Management continues to closely monitor asset quality and adjust the level of the allowance for loan losses when necessary.   The provision for loan losses amounted to $836,000 and $677,000 for the six months ended December 31, 2010 and 2009, respectively, an increase of $159,000 or 23.5%.  The provision for loan losses amounted to $483,000 and $429,000 for the quarters ended December 31, 2010 and 2009, respectively, an increase of $54,000, or 12.6%.  The increase in the level of provision was partially a result of the shift to a greater level of commercial loans and an increase in the amount of nonperforming assets.  The commercial real estate and commercial loan portfolio has grown as a percent of total loans from 24.1% at December 31, 2009 to 25.6% at December 31, 2010.   Generally, commercial loans are considered to have greater credit risk, and require a higher level of allowance for loan losses.   Nonperforming assets amounted to $6.2 million and $3.6 million at December 31, 2010 and 2009, respectively, an increase of $2.6 million or 72.2%.  This increase was primarily made up of $1.3 million in residential mortgage loans, $605,000 in commercial real estate loans, and $457,000 in multi-family mortgage loans.  Net charge-offs amounted to $211,000 and $419,000 for the six months ended December 31, 2010 and 2009, respectively.  The increase in the level of nonperforming assets reflected the decline in the overall economy.
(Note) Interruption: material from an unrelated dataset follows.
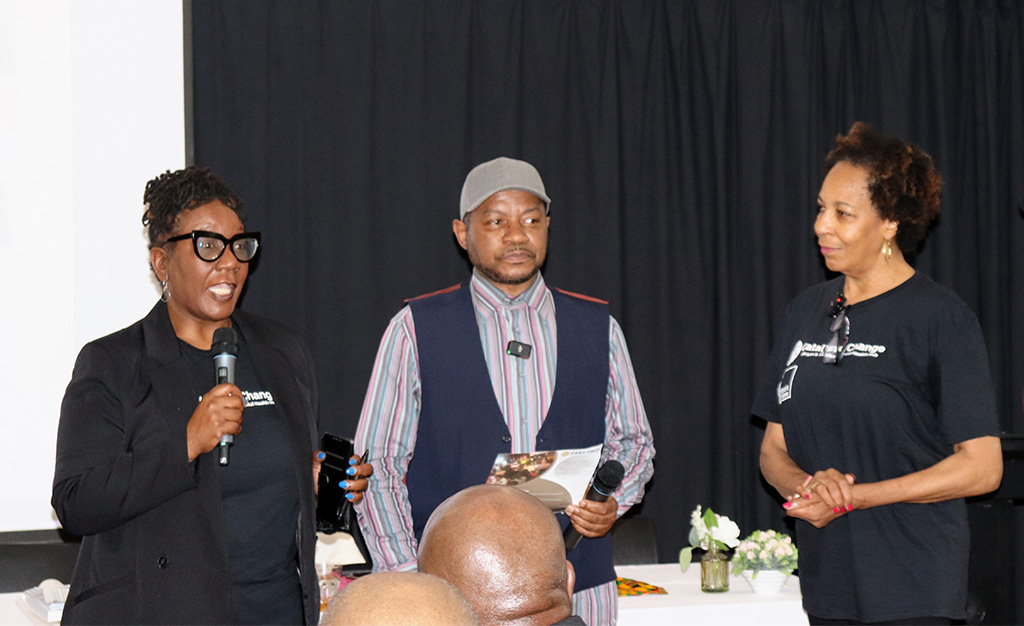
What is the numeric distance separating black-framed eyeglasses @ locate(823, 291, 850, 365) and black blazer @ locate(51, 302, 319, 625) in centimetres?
139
As a result, the level of allowance for loan losses to total loans receivable has been increased to 1.55% as of December 31, 2010 as compared to 1.28% as of December 31, 2009.  At December 31, 2010, nonperforming assets were 1.16% of total assets and nonperforming loans were 2.01% of total loans.   The Company has not been an originator of “no documentation” mortgage loans and the loan portfolio does not include any mortgage loans that the Company classifies as sub-prime.

Noninterest income increased $23,000 and $124,000 when comparing the six months and quarters ended December 31, 2010 and 2009, respectively.  Noninterest income amounted to $2.5 million and $1.4 million for the six months and quarter ended December 31, 2010, respectively. The Company recorded a net gain on sale of investments during the quarter ended December 31, 2010 totaling $212,000 and a net loss on sale of investments during the quarter ended December 31, 2009 totaling $5,000.   Excluding these items, noninterest income decreased $194,000 when comparing the six months ended December 31, 2010 and 2009, and $93,000 when comparing the quarters ended December 31, 2010 and 2009. These decreases were primarily the result of lower service charges on deposit accounts, primarily NSF fees, which decreased $333,000 and $152,000 for the six months and quarters ended December 31, 2010 and 2009, respectively.  Debit card fees increased $92,000 and $43,000 when comparing the six months and quarters ended December 31, 2010 and 2009 as a result of a higher volume of transactions due to growth in the number of checking accounts with debit cards.

Noninterest expense increased $560,000 or 8.4% to $7.2 million for the six months ended December 31, 2010 as compared to $6.7 million for the six months ended December 31, 2009.  Noninterest expense increased $414,000 or 12.5% to $3.7 million for the quarter ended December 31, 2010 as compared to $3.3 million for the quarter ended December 31, 2009. The increases for both the six months and the quarter ended December 31, 2010 were primarily the result of an increase in salaries and benefits as well as higher advertising and promotional expenses due to the opening of the new Germantown branch in October 2010.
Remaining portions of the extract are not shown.